Every Playwright test involves working with one or more pages inside a context.
Example:
import { test, expect } from '@playwright/test';
test('navigate to Playwright homepage', async ({ page }) => {
await page.goto('https://playwright.dev/');
const title = await page.title();
console.log('Page title:', title);
await expect(page).toHaveTitle(/Playwright/);
});
The { page } object is provided automatically by the Playwright Test Runner, it’s your tab for that test.
4. Locator
A locator is how Playwright finds elements on a web page. It’s the equivalent of document.querySelector() in the browser, but smarter and more reliable.
Instead of acting immediately, locators wait for elements to appear, become stable, and be ready for interaction, this is one reason Playwright tests are so stable.

Collected data
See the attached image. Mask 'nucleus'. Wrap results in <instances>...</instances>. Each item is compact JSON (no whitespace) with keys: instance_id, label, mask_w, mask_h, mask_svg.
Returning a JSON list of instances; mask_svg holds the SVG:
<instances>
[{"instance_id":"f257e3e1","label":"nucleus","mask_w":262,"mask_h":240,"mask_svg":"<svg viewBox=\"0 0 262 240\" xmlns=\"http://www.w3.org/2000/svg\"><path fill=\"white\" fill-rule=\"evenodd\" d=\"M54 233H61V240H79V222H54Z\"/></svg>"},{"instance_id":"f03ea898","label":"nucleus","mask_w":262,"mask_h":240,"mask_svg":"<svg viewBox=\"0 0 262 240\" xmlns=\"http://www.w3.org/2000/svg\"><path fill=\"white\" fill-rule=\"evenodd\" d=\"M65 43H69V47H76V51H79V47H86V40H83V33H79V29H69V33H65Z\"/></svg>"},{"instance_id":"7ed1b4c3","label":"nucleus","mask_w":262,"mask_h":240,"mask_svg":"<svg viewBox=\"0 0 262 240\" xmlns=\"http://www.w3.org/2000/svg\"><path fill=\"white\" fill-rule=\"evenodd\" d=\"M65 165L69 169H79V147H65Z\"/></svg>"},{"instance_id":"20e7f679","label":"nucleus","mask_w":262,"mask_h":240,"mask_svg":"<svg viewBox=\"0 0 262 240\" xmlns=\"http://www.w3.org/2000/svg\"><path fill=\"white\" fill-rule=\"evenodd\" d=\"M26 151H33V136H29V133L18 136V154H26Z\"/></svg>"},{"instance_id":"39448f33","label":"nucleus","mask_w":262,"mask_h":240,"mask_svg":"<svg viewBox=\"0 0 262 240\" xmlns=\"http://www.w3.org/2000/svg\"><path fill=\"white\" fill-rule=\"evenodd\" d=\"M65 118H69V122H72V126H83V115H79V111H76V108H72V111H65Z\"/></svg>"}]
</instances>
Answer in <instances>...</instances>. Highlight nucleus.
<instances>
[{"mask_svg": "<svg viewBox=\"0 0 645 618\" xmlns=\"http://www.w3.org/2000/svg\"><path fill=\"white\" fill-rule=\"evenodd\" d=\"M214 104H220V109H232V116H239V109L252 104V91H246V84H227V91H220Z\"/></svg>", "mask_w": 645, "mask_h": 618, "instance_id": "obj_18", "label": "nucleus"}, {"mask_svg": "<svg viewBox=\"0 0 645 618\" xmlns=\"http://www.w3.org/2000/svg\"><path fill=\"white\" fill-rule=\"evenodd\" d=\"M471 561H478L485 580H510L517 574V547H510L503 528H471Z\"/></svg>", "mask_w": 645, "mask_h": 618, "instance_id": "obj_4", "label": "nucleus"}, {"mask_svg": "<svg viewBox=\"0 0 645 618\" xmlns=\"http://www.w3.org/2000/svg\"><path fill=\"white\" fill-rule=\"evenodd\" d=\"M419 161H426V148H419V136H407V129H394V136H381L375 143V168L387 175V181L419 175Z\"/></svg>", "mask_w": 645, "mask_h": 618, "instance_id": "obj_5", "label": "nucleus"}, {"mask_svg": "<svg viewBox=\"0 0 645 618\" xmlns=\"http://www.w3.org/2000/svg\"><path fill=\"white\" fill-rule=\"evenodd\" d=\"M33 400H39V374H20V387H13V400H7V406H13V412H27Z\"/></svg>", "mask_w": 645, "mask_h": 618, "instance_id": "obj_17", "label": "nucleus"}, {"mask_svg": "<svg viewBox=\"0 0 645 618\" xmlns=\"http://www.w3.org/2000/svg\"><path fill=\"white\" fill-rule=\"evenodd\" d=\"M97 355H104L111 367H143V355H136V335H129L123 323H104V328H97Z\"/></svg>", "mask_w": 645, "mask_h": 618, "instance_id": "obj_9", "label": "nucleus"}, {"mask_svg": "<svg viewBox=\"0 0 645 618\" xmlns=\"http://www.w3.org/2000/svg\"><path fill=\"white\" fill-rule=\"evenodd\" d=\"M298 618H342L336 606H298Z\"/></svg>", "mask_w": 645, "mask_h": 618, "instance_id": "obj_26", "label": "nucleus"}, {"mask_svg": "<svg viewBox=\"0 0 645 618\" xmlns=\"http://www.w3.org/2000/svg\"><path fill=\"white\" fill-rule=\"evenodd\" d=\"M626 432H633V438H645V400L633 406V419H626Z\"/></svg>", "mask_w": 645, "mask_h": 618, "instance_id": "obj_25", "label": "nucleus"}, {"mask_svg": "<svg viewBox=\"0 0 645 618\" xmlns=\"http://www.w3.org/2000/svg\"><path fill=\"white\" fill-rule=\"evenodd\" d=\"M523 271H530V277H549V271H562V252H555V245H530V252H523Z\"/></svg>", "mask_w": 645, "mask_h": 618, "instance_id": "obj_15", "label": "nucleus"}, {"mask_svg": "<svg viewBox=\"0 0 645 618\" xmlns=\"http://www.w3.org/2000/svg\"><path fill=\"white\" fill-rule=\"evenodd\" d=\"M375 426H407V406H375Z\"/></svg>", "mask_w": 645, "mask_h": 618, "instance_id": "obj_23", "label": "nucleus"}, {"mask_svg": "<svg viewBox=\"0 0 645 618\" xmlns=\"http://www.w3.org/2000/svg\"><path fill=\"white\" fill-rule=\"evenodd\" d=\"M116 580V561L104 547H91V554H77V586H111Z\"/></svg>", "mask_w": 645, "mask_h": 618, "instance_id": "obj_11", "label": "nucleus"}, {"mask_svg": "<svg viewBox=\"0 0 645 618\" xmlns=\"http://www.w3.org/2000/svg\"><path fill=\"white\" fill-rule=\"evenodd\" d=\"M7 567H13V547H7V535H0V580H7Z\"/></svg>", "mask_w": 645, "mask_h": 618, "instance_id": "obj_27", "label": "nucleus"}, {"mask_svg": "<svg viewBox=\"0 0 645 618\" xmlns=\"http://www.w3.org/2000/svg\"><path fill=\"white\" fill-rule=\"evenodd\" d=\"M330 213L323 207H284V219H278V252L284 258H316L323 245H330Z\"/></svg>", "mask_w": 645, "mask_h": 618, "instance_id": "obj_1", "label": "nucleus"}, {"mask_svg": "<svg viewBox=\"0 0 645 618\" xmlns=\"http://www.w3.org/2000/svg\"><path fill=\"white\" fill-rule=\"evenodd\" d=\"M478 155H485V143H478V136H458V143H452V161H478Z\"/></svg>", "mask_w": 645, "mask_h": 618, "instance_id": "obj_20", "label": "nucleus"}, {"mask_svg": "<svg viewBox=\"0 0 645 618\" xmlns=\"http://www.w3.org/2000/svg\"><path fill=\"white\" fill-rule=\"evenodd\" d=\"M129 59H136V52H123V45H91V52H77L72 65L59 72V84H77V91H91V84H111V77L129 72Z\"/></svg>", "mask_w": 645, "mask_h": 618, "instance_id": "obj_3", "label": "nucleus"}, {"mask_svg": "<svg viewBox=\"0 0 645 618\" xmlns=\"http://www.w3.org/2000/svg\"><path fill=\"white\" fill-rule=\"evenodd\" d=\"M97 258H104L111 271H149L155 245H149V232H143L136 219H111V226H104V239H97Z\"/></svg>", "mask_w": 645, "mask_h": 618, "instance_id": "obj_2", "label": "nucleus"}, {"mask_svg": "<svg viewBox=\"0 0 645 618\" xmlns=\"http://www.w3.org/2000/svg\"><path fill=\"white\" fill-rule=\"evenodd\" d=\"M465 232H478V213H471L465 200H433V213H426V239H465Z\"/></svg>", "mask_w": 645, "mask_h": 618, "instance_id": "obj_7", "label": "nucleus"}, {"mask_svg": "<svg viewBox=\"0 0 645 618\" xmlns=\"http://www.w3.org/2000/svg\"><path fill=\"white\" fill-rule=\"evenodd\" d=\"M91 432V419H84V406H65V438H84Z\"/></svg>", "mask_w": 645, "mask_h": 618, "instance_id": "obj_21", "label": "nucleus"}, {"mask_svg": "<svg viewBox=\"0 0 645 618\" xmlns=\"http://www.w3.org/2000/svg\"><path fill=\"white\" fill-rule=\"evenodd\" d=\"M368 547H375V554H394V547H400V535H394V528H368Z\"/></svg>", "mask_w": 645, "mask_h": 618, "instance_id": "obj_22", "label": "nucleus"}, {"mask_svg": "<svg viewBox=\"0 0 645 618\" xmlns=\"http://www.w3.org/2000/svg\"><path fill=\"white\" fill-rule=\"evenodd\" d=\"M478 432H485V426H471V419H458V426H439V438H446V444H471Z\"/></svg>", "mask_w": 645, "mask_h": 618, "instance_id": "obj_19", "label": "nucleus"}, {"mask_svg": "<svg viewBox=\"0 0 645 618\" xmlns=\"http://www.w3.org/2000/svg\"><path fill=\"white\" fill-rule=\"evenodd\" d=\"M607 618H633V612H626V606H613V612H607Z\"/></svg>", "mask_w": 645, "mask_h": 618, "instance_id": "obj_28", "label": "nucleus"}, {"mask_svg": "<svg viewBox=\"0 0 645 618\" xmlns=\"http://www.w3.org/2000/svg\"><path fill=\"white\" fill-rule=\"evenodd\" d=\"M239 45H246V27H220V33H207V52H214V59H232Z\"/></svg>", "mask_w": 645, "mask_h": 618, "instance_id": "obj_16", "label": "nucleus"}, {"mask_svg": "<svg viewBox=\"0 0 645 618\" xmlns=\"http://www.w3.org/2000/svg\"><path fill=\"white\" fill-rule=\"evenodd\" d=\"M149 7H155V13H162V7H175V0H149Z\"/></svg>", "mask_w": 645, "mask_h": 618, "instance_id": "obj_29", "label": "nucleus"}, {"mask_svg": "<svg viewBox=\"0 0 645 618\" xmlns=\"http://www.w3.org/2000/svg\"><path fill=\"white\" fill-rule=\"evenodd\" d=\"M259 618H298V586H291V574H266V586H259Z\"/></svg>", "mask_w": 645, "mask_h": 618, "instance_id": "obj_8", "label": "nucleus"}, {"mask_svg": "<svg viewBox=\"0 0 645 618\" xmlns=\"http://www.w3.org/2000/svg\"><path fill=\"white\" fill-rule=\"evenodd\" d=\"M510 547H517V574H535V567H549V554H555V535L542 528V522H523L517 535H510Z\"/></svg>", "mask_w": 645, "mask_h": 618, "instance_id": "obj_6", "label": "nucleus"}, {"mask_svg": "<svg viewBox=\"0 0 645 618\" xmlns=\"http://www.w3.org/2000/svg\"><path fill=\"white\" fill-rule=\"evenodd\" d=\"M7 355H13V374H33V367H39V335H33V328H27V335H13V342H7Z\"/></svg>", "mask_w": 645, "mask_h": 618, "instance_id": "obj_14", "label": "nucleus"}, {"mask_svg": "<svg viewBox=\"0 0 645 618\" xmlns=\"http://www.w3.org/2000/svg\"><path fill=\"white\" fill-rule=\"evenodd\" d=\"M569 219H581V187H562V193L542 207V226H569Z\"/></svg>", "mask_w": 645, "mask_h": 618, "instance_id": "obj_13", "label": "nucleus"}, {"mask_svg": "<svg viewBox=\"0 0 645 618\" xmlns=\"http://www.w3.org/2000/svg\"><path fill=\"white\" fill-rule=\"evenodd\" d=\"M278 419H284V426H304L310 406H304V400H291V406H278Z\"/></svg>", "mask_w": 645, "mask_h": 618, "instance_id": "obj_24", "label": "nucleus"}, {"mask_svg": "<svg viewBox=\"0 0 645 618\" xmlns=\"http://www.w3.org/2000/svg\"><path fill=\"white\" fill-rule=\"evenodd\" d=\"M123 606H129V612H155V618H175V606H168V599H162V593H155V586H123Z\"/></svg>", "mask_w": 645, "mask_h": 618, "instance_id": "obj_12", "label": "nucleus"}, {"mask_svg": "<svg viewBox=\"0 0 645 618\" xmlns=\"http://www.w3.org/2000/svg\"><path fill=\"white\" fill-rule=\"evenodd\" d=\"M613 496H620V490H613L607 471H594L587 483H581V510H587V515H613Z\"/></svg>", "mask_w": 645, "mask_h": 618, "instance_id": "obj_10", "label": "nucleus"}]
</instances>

▶ **Instructions for the task**: Swap "elements" for "nodes" and rewrite the Playwright text from "Every Playwright test" up to and including "are so stable.". These entries come from a separate source.

▶ **Solution for this problem**:
Every Playwright test involves working with one or more pages inside a context.
Example:
import { test, expect } from '@playwright/test';
test('navigate to Playwright homepage', async ({ page }) => {
await page.goto('https://playwright.dev/');
const title = await page.title();
console.log('Page title:', title);
await expect(page).toHaveTitle(/Playwright/);
});
The { page } object is provided automatically by the Playwright Test Runner, it’s your tab for that test.
4. Locator
A locator is how Playwright finds nodes on a web page. It’s the equivalent of document.querySelector() in the browser, but smarter and more reliable.
Instead of acting immediately, locators wait for nodes to appear, become stable, and be ready for interaction, this is one reason Playwright tests are so stable.